_Excerpt provided:_

Thereafter, the growth rate is expected to be 6% in perpetuity. The company’s last dividend paid was Sh.2. The investors’ required rate of return on the company’s equity is 15%.

Required:

 The intrinsic value of the share.     (6 marks) (Total: 20 marks)

QUESTION TWO

(a) Summarise four advantages of debentures over preference shares.                 (4 marks)

(b) Wendy Limited has the following capital structure:

Debt        35%

Equity     50%

Preference shares         15%

The management of the company has provided the data below:

Bond yield to maturity  9%

Corporate tax rate        30%

Growth rate of ordinary dividends     9%

Market price of one ordinary share    Sh.30

Dividend for one ordinary share        Sh. 1.20

Market price of one preference share Sh. 100

Floatation cost of one preference share Sh.2.00

Dividend for one preference share     Sh.8.50

Required:

The company’s weighted average cost of capital (WACC).     (6 marks)

(c) Cindy Ltd. currently gives credit terms of net 30 days. The company’s average annual sales amount to Sh. 120 million. The average collection period is 45 days. The management intends to increase the credit period to net 60 days. This plan is expected to increase sales 15 per cent. After the change in credit terms, the average collection period is expected to be 75 days. Variable costs are 80% of sales. The company’s required rate of return on receivables is 20%.

Corporate tax rate is 30%.

Assume a 360 days year.

Required:

Advise the management of Cindy Ltd. on whether to relax its credit terms.  (6 marks)

(d) The following data was extracted from the financial statements of Kapecha Limited as at 30 September 2015:

  Sh. “million”
10% preference shares (Sh.10 par value) 16
Ordinary shares (Sh.10 par value) 16
  32
Retained earnings 28
  60
15% debentures 48
  108

The company’s net profit before interest was Sh.80 million. The company’s dividend pay-out ratio was 50%. Corporate tax rate is 30%.

Required:

Dividend per share (DPS).            (4 marks)  (Total: 20 marks)

_Provided data:_
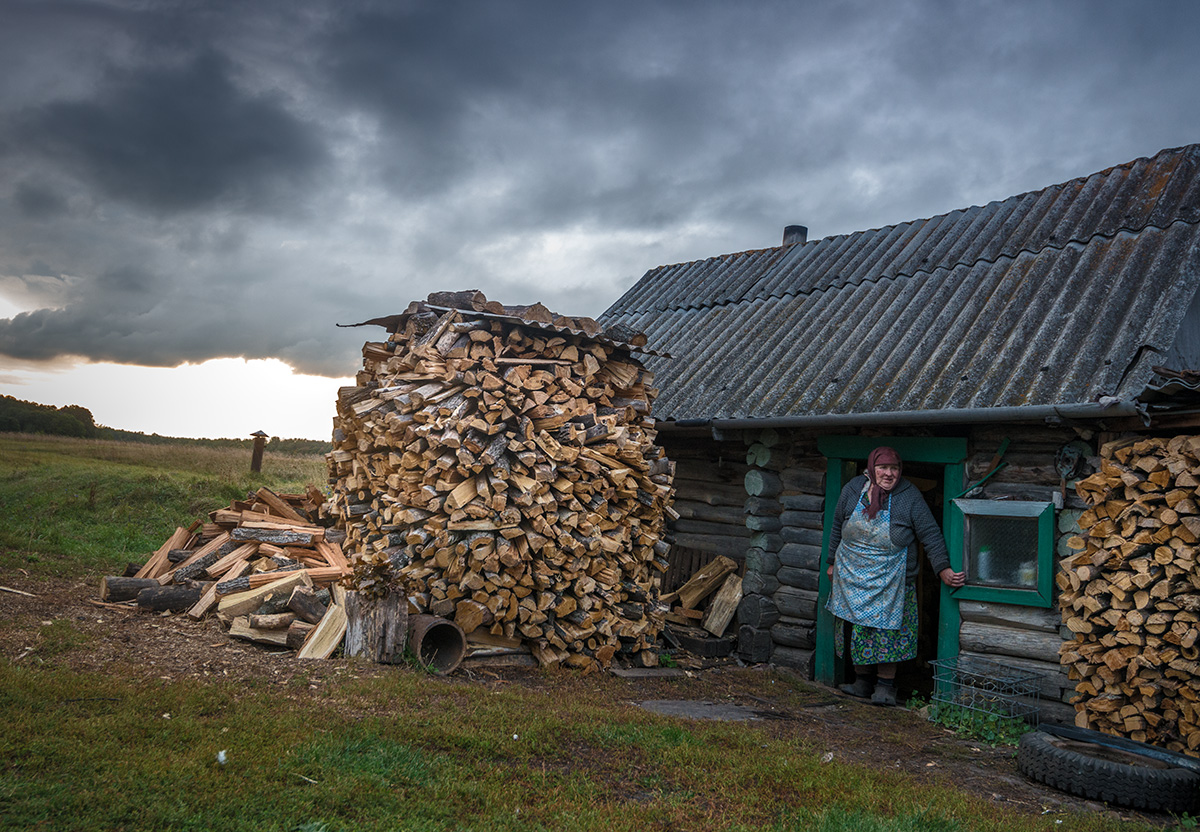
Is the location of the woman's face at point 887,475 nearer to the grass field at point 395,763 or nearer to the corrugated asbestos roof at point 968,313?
the corrugated asbestos roof at point 968,313

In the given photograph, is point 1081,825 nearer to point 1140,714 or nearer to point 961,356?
point 1140,714

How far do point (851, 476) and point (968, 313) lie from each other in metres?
2.04

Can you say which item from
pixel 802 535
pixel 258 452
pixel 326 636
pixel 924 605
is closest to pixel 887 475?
pixel 802 535

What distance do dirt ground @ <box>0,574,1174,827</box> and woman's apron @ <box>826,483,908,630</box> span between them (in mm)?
813

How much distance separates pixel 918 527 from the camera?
6.81 meters

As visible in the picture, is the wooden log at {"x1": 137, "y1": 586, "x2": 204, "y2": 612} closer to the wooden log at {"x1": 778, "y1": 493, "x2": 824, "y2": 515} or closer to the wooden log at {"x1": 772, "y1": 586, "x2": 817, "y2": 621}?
the wooden log at {"x1": 772, "y1": 586, "x2": 817, "y2": 621}

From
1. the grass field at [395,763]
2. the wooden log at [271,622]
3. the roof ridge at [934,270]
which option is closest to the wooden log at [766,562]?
the grass field at [395,763]

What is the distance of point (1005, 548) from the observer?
21.3 ft

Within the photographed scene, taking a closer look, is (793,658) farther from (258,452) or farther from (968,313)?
(258,452)

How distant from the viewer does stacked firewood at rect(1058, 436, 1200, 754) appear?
16.5 ft

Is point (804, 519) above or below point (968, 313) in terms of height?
below

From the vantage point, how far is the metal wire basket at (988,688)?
237 inches

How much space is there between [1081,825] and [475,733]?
133 inches

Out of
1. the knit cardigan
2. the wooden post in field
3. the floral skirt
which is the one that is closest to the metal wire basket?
the floral skirt
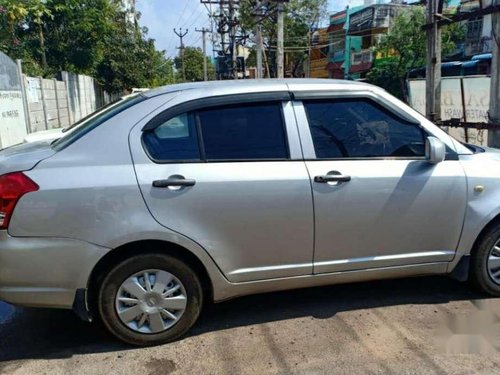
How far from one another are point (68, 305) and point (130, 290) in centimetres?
39

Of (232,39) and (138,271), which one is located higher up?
(232,39)

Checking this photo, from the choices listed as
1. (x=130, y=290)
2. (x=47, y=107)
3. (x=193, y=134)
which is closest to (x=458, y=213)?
(x=193, y=134)

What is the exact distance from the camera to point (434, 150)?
11.1 ft

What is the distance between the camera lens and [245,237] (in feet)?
10.6

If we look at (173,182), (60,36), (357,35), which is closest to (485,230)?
(173,182)

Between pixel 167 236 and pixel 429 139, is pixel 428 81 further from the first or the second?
pixel 167 236

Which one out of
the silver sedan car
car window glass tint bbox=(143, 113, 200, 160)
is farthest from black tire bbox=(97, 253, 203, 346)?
car window glass tint bbox=(143, 113, 200, 160)

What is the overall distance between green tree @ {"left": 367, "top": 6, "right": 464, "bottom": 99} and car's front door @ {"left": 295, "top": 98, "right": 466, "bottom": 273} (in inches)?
907

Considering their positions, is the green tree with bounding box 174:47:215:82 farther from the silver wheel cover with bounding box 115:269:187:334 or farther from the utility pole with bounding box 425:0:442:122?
the silver wheel cover with bounding box 115:269:187:334

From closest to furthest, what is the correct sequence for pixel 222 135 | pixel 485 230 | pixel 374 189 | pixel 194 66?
1. pixel 222 135
2. pixel 374 189
3. pixel 485 230
4. pixel 194 66

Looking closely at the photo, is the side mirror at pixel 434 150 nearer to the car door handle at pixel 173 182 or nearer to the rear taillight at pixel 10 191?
the car door handle at pixel 173 182

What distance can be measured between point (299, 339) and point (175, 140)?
157 centimetres

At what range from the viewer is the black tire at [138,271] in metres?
3.07

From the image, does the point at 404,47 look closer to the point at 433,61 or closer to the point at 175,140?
the point at 433,61
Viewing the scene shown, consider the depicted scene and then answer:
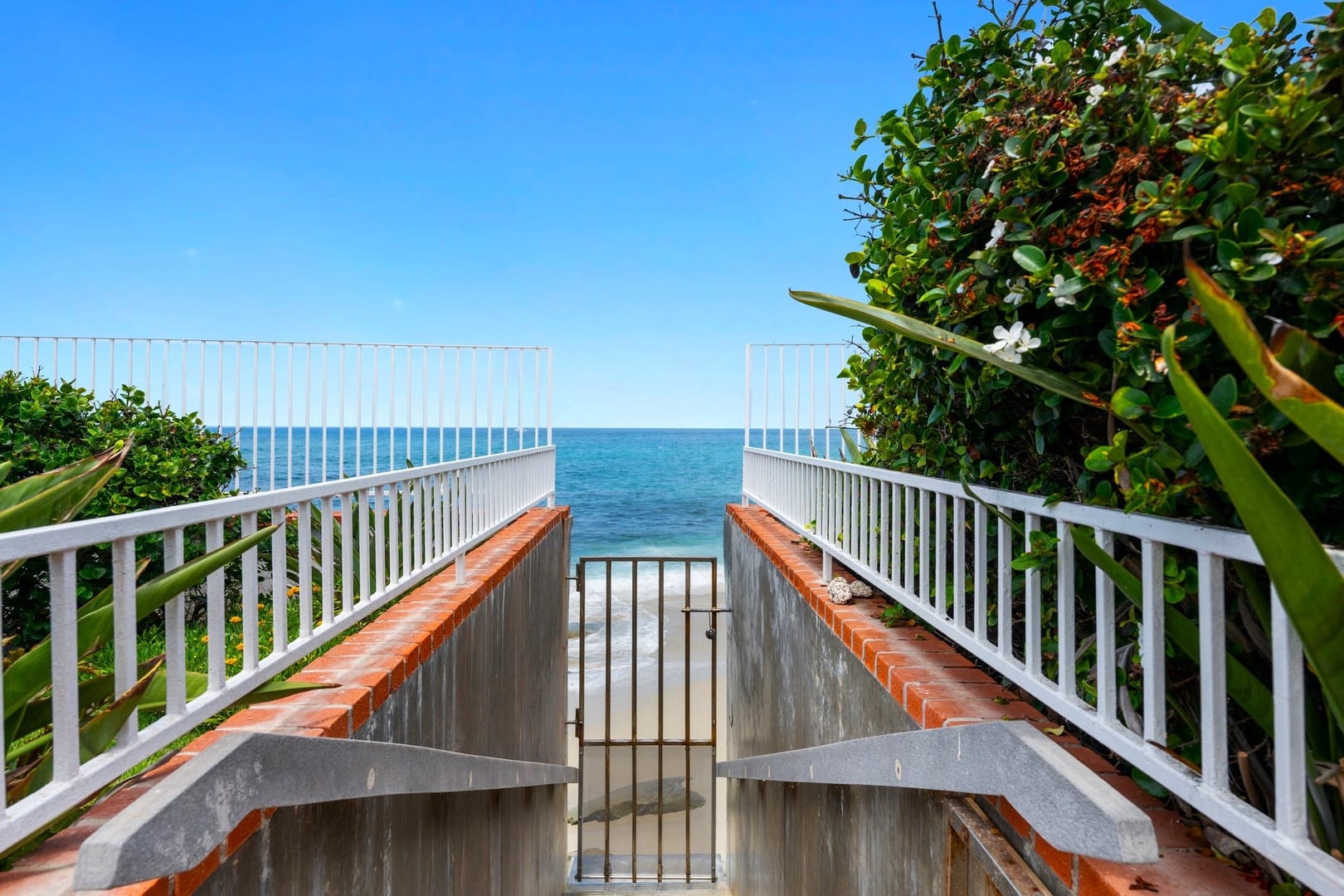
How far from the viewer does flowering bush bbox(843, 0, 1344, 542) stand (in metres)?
0.97

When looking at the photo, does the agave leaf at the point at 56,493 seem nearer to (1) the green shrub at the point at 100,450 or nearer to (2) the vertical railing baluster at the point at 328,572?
(2) the vertical railing baluster at the point at 328,572

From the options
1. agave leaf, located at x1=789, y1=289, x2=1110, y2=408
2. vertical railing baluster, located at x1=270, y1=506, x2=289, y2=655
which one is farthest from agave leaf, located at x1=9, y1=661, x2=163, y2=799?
agave leaf, located at x1=789, y1=289, x2=1110, y2=408

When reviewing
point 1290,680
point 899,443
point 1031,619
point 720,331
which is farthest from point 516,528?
point 720,331

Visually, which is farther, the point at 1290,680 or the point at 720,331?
the point at 720,331

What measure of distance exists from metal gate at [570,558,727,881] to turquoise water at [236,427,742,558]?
2667mm

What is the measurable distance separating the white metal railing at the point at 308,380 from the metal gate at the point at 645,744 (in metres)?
2.02

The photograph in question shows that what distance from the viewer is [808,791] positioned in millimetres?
3010

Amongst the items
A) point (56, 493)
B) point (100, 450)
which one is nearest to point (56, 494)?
point (56, 493)

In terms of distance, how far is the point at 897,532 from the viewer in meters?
2.20

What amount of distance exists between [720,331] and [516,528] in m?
30.5

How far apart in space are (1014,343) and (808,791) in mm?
2529

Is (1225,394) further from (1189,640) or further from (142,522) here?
(142,522)

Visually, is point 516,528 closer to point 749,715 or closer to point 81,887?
point 749,715

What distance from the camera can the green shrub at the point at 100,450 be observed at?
389cm
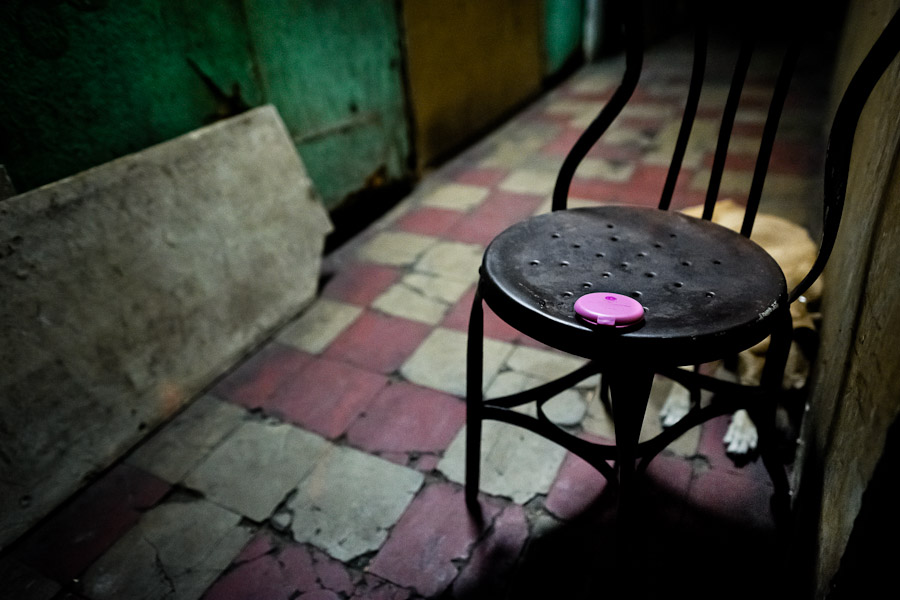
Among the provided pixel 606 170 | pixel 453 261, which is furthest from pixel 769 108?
pixel 606 170

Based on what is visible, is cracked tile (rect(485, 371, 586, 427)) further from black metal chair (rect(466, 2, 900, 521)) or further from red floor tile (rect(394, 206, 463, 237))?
red floor tile (rect(394, 206, 463, 237))

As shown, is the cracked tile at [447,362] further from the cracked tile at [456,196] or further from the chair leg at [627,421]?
A: the cracked tile at [456,196]

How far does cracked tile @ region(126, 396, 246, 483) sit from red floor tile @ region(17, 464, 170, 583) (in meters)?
0.04

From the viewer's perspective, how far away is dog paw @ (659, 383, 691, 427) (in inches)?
70.7

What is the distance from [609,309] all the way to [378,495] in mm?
1068

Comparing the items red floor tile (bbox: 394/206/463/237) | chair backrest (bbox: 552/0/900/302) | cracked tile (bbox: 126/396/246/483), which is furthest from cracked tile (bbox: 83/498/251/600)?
red floor tile (bbox: 394/206/463/237)

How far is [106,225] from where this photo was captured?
72.0 inches

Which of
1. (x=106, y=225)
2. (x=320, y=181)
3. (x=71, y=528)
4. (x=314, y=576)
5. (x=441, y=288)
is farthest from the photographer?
(x=320, y=181)

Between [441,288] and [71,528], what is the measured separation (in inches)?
65.8

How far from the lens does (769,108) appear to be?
4.10 feet

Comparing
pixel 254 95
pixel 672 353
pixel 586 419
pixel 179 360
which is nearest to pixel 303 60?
pixel 254 95

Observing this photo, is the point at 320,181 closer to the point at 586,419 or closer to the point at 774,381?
the point at 586,419

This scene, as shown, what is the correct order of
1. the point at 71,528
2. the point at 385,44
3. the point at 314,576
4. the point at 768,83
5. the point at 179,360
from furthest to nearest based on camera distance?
the point at 768,83 < the point at 385,44 < the point at 179,360 < the point at 71,528 < the point at 314,576

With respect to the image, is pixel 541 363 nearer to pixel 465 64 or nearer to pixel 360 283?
pixel 360 283
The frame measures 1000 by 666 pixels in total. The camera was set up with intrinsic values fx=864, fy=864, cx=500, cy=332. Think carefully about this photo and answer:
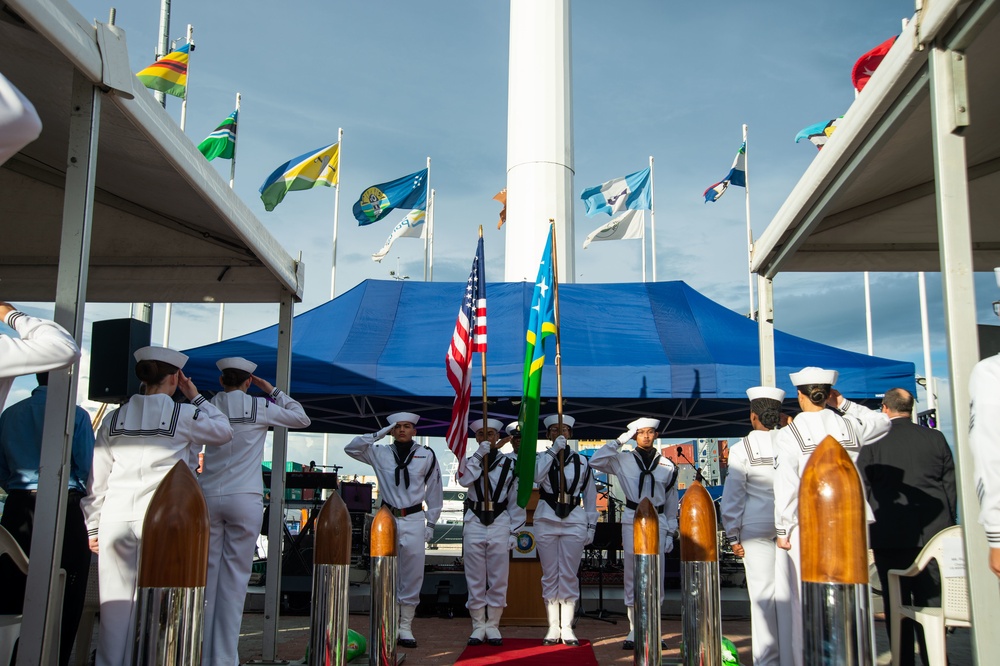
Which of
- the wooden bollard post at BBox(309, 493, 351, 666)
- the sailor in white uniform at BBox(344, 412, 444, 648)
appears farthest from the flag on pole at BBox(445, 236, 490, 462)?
the wooden bollard post at BBox(309, 493, 351, 666)

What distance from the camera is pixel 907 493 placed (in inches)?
235

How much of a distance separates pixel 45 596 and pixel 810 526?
3.05 metres

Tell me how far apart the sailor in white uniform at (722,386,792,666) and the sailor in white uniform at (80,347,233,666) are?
11.3ft

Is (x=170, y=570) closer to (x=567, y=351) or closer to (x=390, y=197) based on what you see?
(x=567, y=351)

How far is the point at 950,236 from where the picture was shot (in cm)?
354

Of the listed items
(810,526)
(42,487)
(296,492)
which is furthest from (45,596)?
(296,492)

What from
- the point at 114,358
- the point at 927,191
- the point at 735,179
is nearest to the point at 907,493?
the point at 927,191

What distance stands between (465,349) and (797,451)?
353cm

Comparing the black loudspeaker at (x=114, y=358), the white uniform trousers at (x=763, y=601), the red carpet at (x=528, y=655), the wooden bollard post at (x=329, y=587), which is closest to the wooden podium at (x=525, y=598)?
the red carpet at (x=528, y=655)

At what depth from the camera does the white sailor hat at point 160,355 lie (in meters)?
4.91

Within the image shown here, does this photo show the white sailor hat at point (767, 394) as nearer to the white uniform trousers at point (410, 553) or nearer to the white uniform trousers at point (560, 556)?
the white uniform trousers at point (560, 556)

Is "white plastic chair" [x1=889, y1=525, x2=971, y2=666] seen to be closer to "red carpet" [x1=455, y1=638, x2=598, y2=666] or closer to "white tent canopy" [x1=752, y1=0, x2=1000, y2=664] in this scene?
"white tent canopy" [x1=752, y1=0, x2=1000, y2=664]

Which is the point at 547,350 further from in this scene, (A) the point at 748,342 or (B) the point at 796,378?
(B) the point at 796,378

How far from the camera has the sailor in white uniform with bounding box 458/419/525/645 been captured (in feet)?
25.9
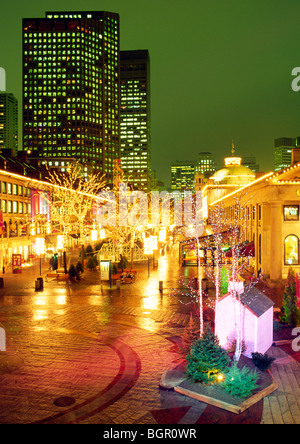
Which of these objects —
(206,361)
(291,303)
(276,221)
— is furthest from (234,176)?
(206,361)

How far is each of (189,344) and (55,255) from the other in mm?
28394

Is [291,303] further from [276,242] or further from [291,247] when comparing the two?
[291,247]

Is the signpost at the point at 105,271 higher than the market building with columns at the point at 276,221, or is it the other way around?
the market building with columns at the point at 276,221

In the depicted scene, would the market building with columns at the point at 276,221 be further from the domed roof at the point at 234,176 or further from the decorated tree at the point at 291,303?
the domed roof at the point at 234,176

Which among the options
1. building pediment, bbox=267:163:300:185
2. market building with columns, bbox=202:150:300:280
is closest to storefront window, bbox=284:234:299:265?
market building with columns, bbox=202:150:300:280

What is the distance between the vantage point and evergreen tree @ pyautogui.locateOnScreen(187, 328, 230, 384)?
1004 centimetres

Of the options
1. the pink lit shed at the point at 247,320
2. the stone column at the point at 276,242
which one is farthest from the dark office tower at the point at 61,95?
the pink lit shed at the point at 247,320

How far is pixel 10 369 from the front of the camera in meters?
11.7

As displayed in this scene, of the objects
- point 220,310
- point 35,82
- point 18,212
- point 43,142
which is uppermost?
point 35,82

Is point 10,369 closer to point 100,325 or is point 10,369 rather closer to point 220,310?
point 100,325

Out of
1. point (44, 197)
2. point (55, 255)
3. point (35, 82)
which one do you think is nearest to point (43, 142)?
point (35, 82)

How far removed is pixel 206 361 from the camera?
1008 cm

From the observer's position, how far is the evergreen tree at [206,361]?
395 inches
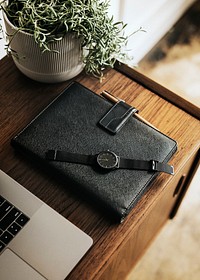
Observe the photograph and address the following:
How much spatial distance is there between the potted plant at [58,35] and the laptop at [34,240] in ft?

_What to do:_
Can you pick up the finance exam paper after its last line, "Dividend per share (DPS). (4 marks) (Total: 20 marks)", and continue it?

_Written response:_
 QUESTION THREE

(a) The following information relates to Mongwe Limited for the year ended 31 October 2015:

Earnings yield

Dividend for the year

Nominal value per share

Market price per share

25%

10% of share nominal value

Sh.40

Sh.150

Required:

(i) Earnings per share (EPS).              (2 marks)

(ii) Dividend cover.                     (2 marks)

(iii) Price-earnings (P/E) ratio.          (2 marks)

(b) The following details relate to a capital project in XYZ Limited:

Project cost                                    Sh.65,000,000

Annual cash flows (after tax)       Sh.21,000,000

Project economic life                    5 years

Required rate of return                 12%

 Required:

Assess the suitability of the capital project using the following methods:

(i) Internal rate of return (IRR).       ( 5 marks)

(ii) Profitability index (PI).           (3 marks)

(c) Nile group of hotels is considering the acquisition of Victoria hotel at a cost of Sh.200 million. The group of hotels cost of capital is currently 16% due to its high gearing level. Victoria hotel has no debt.

As a result of acquisition, the cost of capital for Nile group of hotels will drop to 12%. Total cash flows will also increase 25 million per annum in perpetuity.

Required:

(i) Using the net present value (NPV) approach, advise the management of Nile group of hotels on the acquisition of Victoria hotel.      (3 marks)

(ii) If the acquisition was funded borrowing so that there is no impact on gearing after acquisition and the cost of capital was not reduced, advise the management of Nile group of hotels whether to proceed with the acquisition of Victoria hotel.     (3 marks)  (Total: 20 marks)

QUESTION FOUR

(a) Fila Ltd. intends to raise finance as follows:

Debenture: Raise Sh.100 million through a debenture issue. Each debenture will have a face value of Sh.1,000 and will be issued at 2% floatation cost and a discount of Sh.60. The coupon rate will be 10% with a maturity period of 10 years.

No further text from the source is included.